「おーすごい。どうしてわかったの?」
どうやらキサにオレが仕掛けたことがバレてしまったらしい。
「たまたまよ。ステージ裏からあんたが出てきたのが見えたの」
「ああ、だからさっき庇ってくれたんだ」
「あっちゃんを、どうするつもり」
「どうも? あいつをいじめるのがオレの仕事だし」
「ごめんけど、これ以上あっちゃんにあんなことするなら、あたしにだって考えがある」
「あんなこと? 例えば?」
「た、たとえば……」
「大丈夫だよ、キサ。オレは絶対に、あいつを『枯らす』ような真似はしないから」
「――!! あ、んた。……知ってるの?」
「うん知ってる。キサにはもう言っておくけど、オレは、絶対にあいつを枯らすようなことはしない」
「……じゃあ、今回のは何だったの」
「別に、あいつを枯らしたいからしたわけじゃない。これは信じて欲しい」
「……まあ、あんたあっちゃん大好きだし、何かわけがあるんだろうなって思ってるけど」
「これにはわけがあるんだ。オレはきっと、これからあいつに嫌われるようなことをしていくことになると思う」
「日向……?」
「どうしても必要なことなんだ。あいつは少し大変になっちゃうかもしれないけど、それでもしなければならないこと」
「…………」
「だから、お願いキサ。これは黙ってて欲しい。キサだって、あいつのこと心配でしょ?」
「そりゃ。……心配に決まってる!」
「オレがしてるのは、あいつを助けるために必要なことなんだ。絶対だよ。だから、……どうか信じて。オレが何かをしても、見て見ぬ振りをして欲しい。誰にも、言わないで欲しいんだ」
「……はあ。本当にそれで、あっちゃんが助けられるの?」
「いいや?」
「はあ!?」
「オレには、あいつ以外にも助けたい奴がいるんだよ。あいつだけ助けたんじゃ意味がない。……だからあいつ、ちょっと大変だと思うんだ。だからキサは、あいつのこと支えてやって?」
「……な、に。それ。あんた、あっちゃんに嫌われてもいいってこと……!?」
「嫌われるのは嫌だけど。でも、しなくちゃいけないからね」
「ど、どうにか違う方法は……」
「残念だけどないよ。これ以外に。……だからキサ? 誰にも言わないで。あいつのこと、頼んだよ」
そう言って、仮眠室から出た。
「……なんで。あんたはいっつも。そんなことばっかりなんだ……」
でも、どうすることもできない。
彼女に言ってしまっては、傷つくのはヒナタだ。それに、ヒナタが助けようとしている人だ。

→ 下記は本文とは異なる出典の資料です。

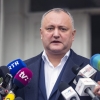 Moldova prezidenti oʻz lavozimidan chetlatildi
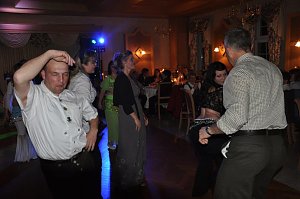 J&auml;gerball 2014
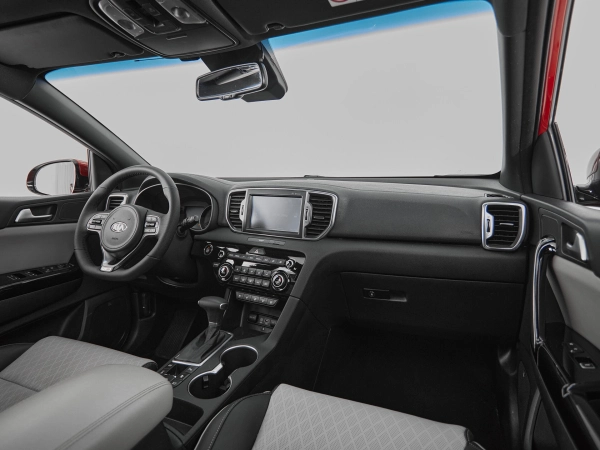 Kia Sportage, IV фото №10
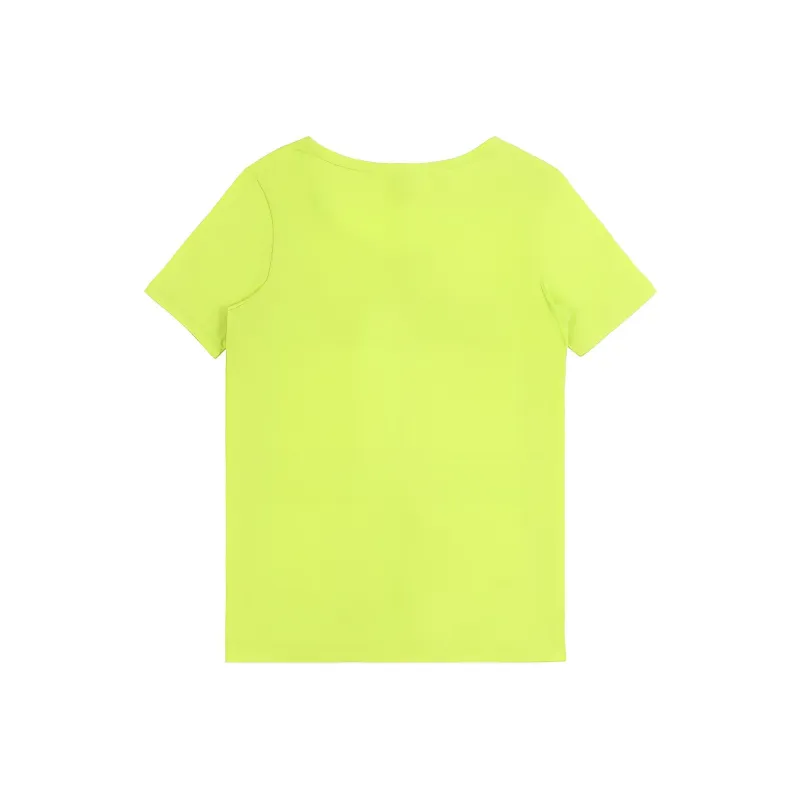 MOSCHINO T Shirts Women's Yellow-1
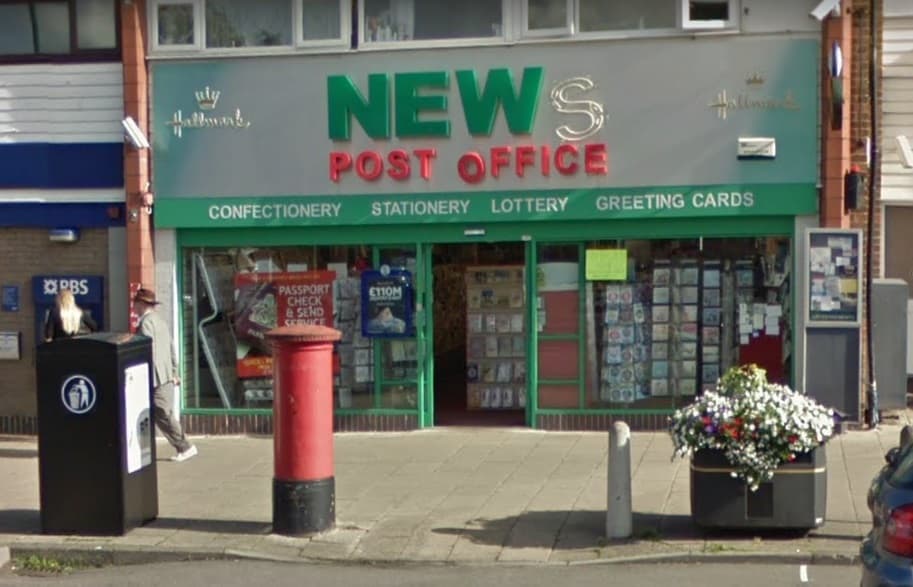 post office near me open now nottingham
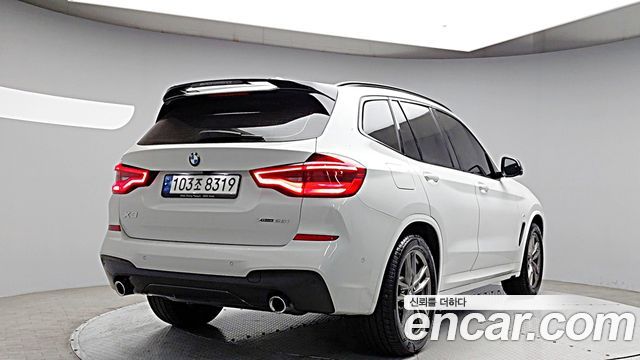BMW X3 xDrive 20i M Sport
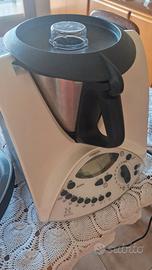 Bimby Tm31 con accessori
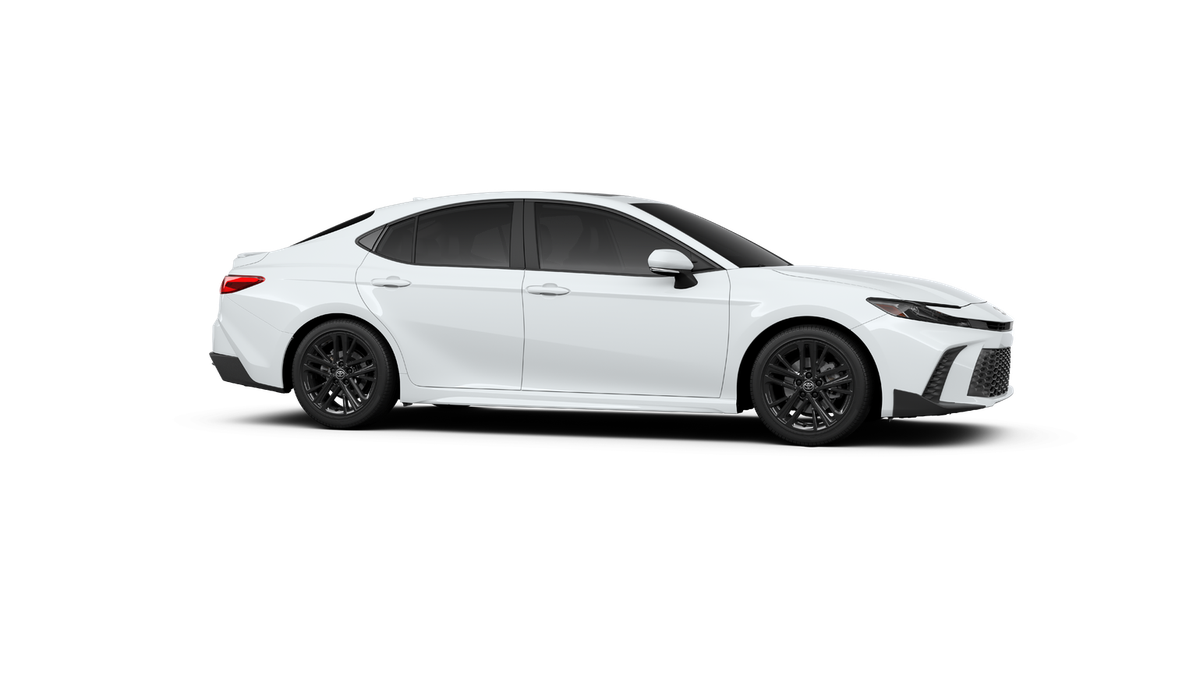2027 Toyota Camry SE AWD
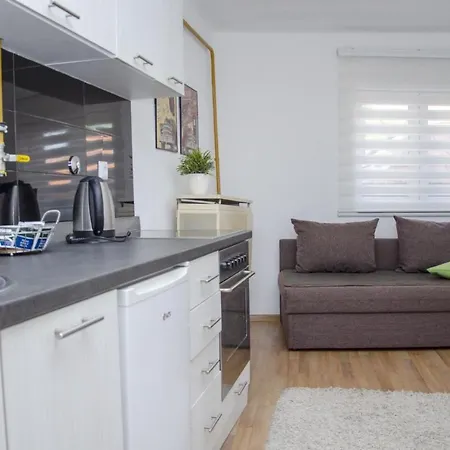 Balibeg Apartment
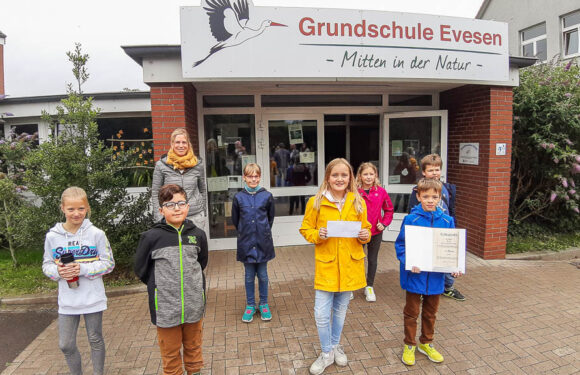 53. Schulschwimmpreis der Stadt Bückeburg: 1. Platz geht an Grundschule Meinsen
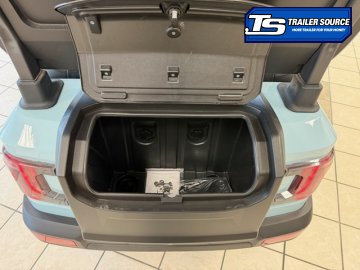 2026 Verdi Aspen F4 Golf Cart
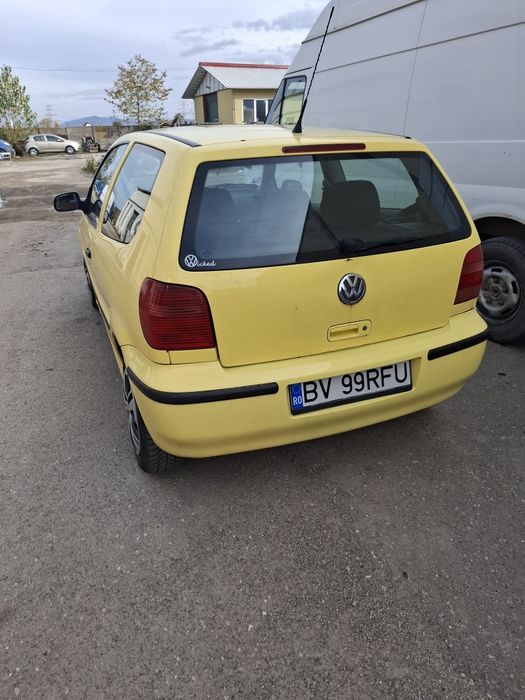 Volkswagen Polo 2000 1.4 16v Euro 4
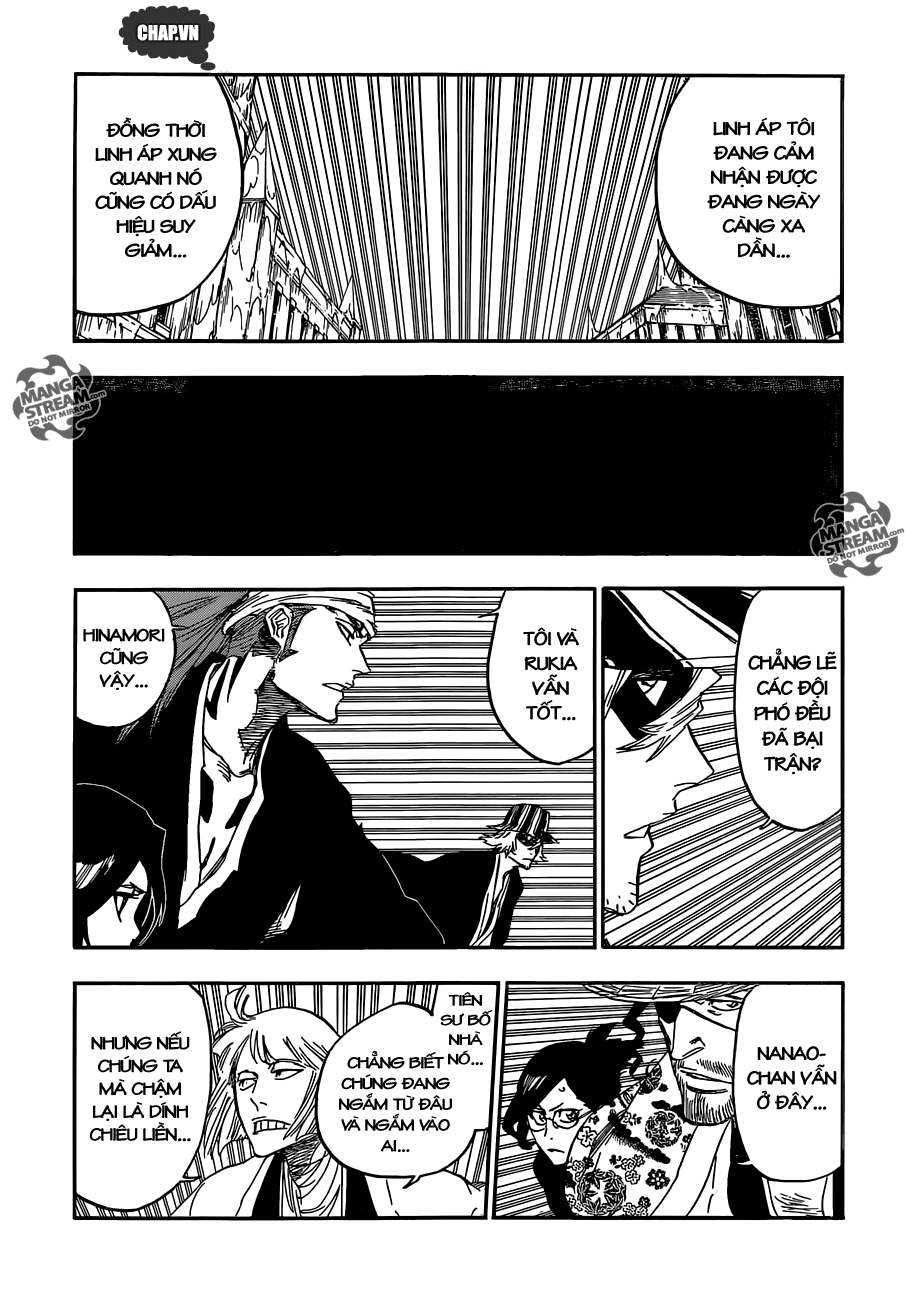 Thần Chết Ichigo Chapter 644 - 11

「……不器用男のフォローを、しっかりするしかないじゃない……ッ!」
そのあとすぐ、キサも続けて仮眠室を出たら葵と目が合った気がした。
「それじゃあ! また明日ねー!」
そう言った葵の顔は、いつもみたいに笑顔だったけど。
「(……あっちゃん今。すごく寂しそうな顔してた……)」
どうしてそんな顔をしていたのかは、キサにはわからなかった。